On January 3rd, 4th & 5th the HR committee which comprises of members from all three institutions – Keystone Foundation, Last Forest, Aadhimalai Pazhangudiyinar; and Hema Shekar – an HR Consultant for Keystone brought together all staff from the Keystone family to partake in a retreat. The achievements of an organisation are the results of the collective effort of every individual, which is the truth in the context of Keystone. The retreat gave many of us the opportunity to associate with people who we see and know of, but would’ve barely had a conversation with them other than the general greetings. It opened the door to unreserved conversations, new friendships and a sea of perspectives. A sense of openness prevailed for people to share and learn from one and other.
The first session began by sundown on the 3rd of January. All assembled at Mandarae (meeting hall) as they were asked to.
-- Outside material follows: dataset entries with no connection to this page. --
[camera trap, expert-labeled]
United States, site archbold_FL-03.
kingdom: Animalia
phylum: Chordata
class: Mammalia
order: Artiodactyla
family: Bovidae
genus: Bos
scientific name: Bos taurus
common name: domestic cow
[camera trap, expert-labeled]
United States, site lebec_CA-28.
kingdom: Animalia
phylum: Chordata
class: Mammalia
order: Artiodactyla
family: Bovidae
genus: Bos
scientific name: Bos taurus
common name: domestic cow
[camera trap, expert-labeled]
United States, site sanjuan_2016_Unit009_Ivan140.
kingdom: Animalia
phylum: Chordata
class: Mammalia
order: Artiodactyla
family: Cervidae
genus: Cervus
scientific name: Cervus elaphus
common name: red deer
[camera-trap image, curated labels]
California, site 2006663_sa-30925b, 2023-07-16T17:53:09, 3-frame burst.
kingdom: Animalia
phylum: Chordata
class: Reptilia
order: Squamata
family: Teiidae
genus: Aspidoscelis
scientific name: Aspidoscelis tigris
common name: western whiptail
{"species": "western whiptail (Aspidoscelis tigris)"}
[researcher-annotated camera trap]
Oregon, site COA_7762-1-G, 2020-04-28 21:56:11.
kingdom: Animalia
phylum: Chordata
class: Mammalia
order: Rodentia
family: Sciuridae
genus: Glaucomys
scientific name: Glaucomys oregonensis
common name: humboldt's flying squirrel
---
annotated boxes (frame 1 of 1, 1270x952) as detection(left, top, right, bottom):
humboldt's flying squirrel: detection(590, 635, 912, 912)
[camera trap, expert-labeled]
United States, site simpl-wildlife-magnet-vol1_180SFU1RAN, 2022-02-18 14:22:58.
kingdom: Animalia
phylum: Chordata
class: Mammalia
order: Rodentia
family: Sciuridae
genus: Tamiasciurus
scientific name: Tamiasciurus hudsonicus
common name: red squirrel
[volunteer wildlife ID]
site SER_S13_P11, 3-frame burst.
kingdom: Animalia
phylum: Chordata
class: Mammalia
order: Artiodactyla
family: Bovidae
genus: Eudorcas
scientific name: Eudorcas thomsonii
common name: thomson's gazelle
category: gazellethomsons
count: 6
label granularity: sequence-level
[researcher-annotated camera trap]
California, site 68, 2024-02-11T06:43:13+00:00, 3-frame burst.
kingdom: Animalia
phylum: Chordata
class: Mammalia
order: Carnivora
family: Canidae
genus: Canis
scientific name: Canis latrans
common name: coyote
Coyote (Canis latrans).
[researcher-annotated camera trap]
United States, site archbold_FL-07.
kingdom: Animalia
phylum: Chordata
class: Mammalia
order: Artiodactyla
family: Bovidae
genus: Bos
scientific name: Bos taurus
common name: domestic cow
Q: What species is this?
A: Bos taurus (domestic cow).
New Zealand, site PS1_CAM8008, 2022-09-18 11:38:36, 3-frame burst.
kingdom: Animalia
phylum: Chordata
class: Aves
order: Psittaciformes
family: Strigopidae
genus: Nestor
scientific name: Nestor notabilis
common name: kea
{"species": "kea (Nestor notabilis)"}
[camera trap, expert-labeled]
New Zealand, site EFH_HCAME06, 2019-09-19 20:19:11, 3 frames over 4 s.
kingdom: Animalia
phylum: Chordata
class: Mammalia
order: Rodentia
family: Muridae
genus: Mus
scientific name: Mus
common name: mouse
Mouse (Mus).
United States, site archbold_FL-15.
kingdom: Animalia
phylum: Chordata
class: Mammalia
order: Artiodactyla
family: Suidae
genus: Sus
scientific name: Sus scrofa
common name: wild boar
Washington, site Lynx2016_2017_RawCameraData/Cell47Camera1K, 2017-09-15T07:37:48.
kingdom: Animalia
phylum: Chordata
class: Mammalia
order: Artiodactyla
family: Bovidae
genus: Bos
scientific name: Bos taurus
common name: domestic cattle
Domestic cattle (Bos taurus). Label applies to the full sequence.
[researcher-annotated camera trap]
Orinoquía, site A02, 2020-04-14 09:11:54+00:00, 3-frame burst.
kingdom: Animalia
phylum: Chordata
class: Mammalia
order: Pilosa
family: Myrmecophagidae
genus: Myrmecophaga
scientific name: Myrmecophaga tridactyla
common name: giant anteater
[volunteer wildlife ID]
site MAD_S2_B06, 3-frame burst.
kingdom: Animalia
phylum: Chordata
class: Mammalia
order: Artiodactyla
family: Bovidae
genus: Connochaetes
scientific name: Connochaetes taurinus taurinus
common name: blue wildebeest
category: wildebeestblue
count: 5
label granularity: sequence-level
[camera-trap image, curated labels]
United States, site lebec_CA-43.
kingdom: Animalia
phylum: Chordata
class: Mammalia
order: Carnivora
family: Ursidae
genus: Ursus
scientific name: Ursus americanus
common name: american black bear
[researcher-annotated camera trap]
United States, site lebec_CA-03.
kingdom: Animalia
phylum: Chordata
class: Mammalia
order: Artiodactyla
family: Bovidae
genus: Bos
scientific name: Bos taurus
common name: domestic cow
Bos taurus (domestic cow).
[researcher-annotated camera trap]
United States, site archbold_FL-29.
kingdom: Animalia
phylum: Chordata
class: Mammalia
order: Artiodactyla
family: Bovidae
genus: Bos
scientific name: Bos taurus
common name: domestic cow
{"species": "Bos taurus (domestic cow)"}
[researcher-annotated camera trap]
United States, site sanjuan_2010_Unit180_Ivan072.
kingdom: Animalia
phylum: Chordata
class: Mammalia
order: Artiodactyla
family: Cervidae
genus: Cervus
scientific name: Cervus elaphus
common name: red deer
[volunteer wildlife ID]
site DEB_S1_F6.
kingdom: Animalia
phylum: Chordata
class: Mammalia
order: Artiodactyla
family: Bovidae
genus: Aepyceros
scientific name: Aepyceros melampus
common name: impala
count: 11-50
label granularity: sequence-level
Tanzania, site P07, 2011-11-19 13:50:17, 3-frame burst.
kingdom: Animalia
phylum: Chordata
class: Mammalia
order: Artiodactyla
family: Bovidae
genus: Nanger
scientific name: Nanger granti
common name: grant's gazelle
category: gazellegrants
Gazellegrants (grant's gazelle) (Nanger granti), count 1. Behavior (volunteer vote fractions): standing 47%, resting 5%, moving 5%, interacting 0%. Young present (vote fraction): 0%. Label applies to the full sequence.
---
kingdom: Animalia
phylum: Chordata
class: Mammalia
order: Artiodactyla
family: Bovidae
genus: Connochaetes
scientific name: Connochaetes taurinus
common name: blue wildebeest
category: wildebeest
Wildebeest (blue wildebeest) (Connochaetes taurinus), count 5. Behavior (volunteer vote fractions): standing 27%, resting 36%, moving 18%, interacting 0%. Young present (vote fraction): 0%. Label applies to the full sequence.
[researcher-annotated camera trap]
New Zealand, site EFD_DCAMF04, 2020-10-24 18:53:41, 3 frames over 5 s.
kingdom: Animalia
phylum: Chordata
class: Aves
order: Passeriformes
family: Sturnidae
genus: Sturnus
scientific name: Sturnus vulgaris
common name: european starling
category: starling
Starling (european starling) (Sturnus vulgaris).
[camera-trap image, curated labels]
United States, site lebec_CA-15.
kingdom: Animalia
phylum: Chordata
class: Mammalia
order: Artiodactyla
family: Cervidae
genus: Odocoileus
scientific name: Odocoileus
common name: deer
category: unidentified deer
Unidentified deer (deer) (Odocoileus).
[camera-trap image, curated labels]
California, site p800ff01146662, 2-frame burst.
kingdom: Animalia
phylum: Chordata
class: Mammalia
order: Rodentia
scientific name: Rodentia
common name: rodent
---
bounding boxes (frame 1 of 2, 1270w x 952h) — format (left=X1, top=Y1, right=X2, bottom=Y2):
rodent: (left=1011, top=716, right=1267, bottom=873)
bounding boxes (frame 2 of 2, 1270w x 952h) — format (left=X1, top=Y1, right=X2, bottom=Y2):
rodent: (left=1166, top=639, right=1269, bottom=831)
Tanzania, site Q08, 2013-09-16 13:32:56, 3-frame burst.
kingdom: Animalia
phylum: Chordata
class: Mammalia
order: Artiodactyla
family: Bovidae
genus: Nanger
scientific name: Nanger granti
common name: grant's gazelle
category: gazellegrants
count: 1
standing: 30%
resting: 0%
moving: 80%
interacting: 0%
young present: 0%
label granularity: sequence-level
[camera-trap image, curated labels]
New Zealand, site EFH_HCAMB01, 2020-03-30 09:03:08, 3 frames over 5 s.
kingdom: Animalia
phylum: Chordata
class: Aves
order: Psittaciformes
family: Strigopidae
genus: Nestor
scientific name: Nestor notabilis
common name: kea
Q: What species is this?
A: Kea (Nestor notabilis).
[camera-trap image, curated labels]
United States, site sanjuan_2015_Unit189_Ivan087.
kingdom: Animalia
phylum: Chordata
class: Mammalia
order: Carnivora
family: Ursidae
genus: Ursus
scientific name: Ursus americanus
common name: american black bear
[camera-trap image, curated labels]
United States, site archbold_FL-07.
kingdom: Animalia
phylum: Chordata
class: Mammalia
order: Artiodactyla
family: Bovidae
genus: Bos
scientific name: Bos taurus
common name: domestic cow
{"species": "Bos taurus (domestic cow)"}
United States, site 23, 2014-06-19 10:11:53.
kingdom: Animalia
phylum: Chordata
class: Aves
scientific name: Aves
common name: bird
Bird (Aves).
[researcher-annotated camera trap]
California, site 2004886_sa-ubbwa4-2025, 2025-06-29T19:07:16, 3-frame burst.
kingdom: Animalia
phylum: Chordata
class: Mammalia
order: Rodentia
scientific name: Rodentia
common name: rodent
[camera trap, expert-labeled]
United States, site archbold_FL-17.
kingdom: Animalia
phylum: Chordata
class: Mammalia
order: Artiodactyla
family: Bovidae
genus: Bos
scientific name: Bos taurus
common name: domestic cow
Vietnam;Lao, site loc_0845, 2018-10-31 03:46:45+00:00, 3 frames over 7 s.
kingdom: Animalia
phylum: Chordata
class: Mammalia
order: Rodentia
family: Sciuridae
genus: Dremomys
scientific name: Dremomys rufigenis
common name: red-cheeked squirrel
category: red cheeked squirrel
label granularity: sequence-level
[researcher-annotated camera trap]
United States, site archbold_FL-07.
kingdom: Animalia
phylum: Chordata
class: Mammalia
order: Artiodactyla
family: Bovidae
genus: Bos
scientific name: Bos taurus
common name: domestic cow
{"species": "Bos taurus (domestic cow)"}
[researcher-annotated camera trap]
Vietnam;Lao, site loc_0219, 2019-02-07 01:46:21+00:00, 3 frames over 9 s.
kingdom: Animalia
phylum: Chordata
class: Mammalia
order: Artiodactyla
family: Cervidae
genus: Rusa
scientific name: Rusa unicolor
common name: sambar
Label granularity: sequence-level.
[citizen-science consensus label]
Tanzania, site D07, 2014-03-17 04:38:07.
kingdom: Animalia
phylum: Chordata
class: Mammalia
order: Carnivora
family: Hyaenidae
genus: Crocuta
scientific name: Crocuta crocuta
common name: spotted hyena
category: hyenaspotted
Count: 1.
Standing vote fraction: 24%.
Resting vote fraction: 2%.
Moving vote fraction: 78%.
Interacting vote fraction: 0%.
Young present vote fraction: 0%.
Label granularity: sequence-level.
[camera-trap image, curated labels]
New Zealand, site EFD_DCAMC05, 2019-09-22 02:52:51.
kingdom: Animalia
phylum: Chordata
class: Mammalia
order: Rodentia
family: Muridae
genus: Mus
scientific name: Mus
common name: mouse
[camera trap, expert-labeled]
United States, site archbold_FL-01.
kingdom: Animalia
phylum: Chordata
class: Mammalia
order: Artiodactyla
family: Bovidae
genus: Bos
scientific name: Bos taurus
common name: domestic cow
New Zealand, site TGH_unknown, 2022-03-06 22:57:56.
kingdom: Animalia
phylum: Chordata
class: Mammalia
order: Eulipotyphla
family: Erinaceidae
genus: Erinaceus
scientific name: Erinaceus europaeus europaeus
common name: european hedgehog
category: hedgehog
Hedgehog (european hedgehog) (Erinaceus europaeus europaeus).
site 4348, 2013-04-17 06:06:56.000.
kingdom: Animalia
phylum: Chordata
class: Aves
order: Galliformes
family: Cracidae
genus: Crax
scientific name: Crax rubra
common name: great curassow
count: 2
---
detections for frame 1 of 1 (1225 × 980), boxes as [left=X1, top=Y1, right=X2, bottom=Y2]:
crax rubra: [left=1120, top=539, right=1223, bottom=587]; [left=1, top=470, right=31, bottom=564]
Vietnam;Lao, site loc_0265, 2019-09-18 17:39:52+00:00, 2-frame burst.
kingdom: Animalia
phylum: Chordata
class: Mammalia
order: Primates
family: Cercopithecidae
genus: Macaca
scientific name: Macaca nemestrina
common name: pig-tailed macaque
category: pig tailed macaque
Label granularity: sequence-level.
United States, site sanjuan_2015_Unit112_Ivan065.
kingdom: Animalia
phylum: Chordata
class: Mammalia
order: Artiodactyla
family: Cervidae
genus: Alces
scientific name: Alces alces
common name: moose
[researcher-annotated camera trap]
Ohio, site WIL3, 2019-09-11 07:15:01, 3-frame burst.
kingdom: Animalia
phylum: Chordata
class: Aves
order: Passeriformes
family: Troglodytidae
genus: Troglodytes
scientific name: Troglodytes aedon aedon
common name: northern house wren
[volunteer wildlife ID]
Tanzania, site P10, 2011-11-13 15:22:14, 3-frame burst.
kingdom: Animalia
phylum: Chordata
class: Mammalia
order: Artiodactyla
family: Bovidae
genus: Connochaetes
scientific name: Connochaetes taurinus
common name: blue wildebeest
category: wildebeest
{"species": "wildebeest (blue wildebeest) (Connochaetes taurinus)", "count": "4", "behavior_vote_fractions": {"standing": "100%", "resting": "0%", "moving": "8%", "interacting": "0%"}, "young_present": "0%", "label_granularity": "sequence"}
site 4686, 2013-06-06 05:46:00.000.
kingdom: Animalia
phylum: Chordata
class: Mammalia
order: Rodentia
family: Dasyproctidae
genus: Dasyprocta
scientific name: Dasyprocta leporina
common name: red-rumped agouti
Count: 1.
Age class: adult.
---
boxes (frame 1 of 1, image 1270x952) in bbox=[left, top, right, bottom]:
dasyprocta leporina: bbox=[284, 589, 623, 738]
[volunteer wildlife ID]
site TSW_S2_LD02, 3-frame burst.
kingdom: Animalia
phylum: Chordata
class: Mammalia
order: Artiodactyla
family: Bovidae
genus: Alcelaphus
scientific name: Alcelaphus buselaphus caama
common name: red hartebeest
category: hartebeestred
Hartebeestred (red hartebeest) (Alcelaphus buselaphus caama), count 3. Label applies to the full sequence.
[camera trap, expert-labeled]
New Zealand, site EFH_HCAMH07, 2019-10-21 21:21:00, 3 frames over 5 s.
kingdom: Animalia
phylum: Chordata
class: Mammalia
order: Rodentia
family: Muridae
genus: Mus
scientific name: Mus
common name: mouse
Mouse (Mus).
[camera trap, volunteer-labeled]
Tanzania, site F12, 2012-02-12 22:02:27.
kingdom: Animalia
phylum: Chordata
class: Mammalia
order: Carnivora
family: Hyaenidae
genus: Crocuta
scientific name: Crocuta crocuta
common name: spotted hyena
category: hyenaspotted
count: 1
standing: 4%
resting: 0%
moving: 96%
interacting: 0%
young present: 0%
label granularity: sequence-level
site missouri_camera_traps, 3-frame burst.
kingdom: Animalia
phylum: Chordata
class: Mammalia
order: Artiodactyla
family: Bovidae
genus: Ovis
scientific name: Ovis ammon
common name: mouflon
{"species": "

A room filled with puzzled, inquisitive people and a few of those who were still basking in the vacation frame of mind. Hema Shekar took charge of the evening session. The intention of the first session was to smooth the path for the rest of the days. After a few interactive sessions, we were split into groups – with whom we were to spend time with for most of the forthcoming sessions. Each group had an anchor to facilitate the proceedings.
Despite the numbing winter weather, all were ready the next day to engage with their group and participate in the planned activities. Every activity was constructed in such a way as to indicate the crucial aspects that are required to work as a group and at the same time to show how it is necessary to be open to contrasting perspectives. One session that set things at ease was the one in which we had to illustrate our life through drawings. One memorable moment during this session was when ‘Hari’ (campus in-charge) – as we all know him revealed that his name was infact ‘Hira’. He casually said ‘17 years back when I joined the organization, Pratim sir misheard my name, so I let it remain that way’. Some of the other interesting sessions had tasks in which we had to work in groups either to invent or to enact the idea.
Another memorable session was when groups were given the task to develop a model to efficiently manage the monkey menace which is a real problem on our campus. Later each group presented their model to the others. But we are yet to implement those ideas to check if any of it will actually bring a halt to the havoc. These group sessions made us realize how ‘we’ can be much more effective than ‘me’.
One participant said ‘she always speaks to colleagues who work in her section at Last Forest, but now, the retreat has helped her connect with people whom she never ever had a conversation with’.
The three-day retreat was not only to relieve us from the work that we do but on top of that, it helped us reevaluate our goals and gave us a brand new lens to see through. It gave us the chance to take inspiration from people’s everyday lives. It definitely refreshed minds, gave birth to new bonds, enriched our way of thinking, and it certainly did reveal the humorous side of many. Ultimately, it helped us articulate the core values present in the Keystone family of institutions and the ones we want to see strengthened further.